Each entry below needs to be reproduced exactly as given.
===== EXTRACTED INFORMATION =====
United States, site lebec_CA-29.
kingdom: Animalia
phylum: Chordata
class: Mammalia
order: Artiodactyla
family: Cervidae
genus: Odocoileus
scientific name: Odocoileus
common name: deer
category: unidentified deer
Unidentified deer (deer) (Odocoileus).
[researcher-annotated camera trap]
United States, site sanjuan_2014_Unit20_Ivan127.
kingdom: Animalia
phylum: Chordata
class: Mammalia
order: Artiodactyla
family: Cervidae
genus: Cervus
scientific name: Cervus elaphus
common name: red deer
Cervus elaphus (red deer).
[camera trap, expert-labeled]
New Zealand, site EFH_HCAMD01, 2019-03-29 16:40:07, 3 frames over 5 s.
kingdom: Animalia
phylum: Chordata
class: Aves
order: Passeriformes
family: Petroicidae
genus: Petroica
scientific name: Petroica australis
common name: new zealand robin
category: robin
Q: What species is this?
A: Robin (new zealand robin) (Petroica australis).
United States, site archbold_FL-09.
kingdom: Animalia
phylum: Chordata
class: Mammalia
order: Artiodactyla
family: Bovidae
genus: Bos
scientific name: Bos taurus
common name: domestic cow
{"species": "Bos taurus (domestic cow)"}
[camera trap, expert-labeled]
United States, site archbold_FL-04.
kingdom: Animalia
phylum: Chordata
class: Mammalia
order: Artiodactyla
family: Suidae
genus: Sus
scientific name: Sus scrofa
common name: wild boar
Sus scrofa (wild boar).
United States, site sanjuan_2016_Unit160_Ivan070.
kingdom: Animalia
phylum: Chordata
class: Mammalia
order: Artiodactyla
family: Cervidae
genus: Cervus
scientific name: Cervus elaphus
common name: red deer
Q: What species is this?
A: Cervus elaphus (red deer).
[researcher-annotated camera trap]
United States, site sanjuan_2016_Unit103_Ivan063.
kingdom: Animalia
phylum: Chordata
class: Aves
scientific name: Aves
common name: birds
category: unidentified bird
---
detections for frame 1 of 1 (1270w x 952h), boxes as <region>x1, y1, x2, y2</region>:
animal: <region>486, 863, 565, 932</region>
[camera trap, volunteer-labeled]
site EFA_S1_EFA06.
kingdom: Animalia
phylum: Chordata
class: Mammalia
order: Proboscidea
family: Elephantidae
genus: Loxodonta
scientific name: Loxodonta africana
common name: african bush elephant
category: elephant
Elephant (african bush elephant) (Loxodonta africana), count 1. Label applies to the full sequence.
=====
» TASK ANSWER:
United States, site lebec_CA-29.
kingdom: Animalia
phylum: Chordata
class: Mammalia
order: Artiodactyla
family: Cervidae
genus: Odocoileus
scientific name: Odocoileus
common name: deer
category: unidentified deer
Unidentified deer (deer) (Odocoileus).
[researcher-annotated camera trap]
United States, site sanjuan_2014_Unit20_Ivan127.
kingdom: Animalia
phylum: Chordata
class: Mammalia
order: Artiodactyla
family: Cervidae
genus: Cervus
scientific name: Cervus elaphus
common name: red deer
Cervus elaphus (red deer).
[camera trap, expert-labeled]
New Zealand, site EFH_HCAMD01, 2019-03-29 16:40:07, 3 frames over 5 s.
kingdom: Animalia
phylum: Chordata
class: Aves
order: Passeriformes
family: Petroicidae
genus: Petroica
scientific name: Petroica australis
common name: new zealand robin
category: robin
Q: What species is this?
A: Robin (new zealand robin) (Petroica australis).
United States, site archbold_FL-09.
kingdom: Animalia
phylum: Chordata
class: Mammalia
order: Artiodactyla
family: Bovidae
genus: Bos
scientific name: Bos taurus
common name: domestic cow
{"species": "Bos taurus (domestic cow)"}
[camera trap, expert-labeled]
United States, site archbold_FL-04.
kingdom: Animalia
phylum: Chordata
class: Mammalia
order: Artiodactyla
family: Suidae
genus: Sus
scientific name: Sus scrofa
common name: wild boar
Sus scrofa (wild boar).
United States, site sanjuan_2016_Unit160_Ivan070.
kingdom: Animalia
phylum: Chordata
class: Mammalia
order: Artiodactyla
family: Cervidae
genus: Cervus
scientific name: Cervus elaphus
common name: red deer
Q: What species is this?
A: Cervus elaphus (red deer).
[researcher-annotated camera trap]
United States, site sanjuan_2016_Unit103_Ivan063.
kingdom: Animalia
phylum: Chordata
class: Aves
scientific name: Aves
common name: birds
category: unidentified bird
---
detections for frame 1 of 1 (1270w x 952h), boxes as <region>x1, y1, x2, y2</region>:
animal: <region>486, 863, 565, 932</region>
[camera trap, volunteer-labeled]
site EFA_S1_EFA06.
kingdom: Animalia
phylum: Chordata
class: Mammalia
order: Proboscidea
family: Elephantidae
genus: Loxodonta
scientific name: Loxodonta africana
common name: african bush elephant
category: elephant
Elephant (african bush elephant) (Loxodonta africana), count 1. Label applies to the full sequence.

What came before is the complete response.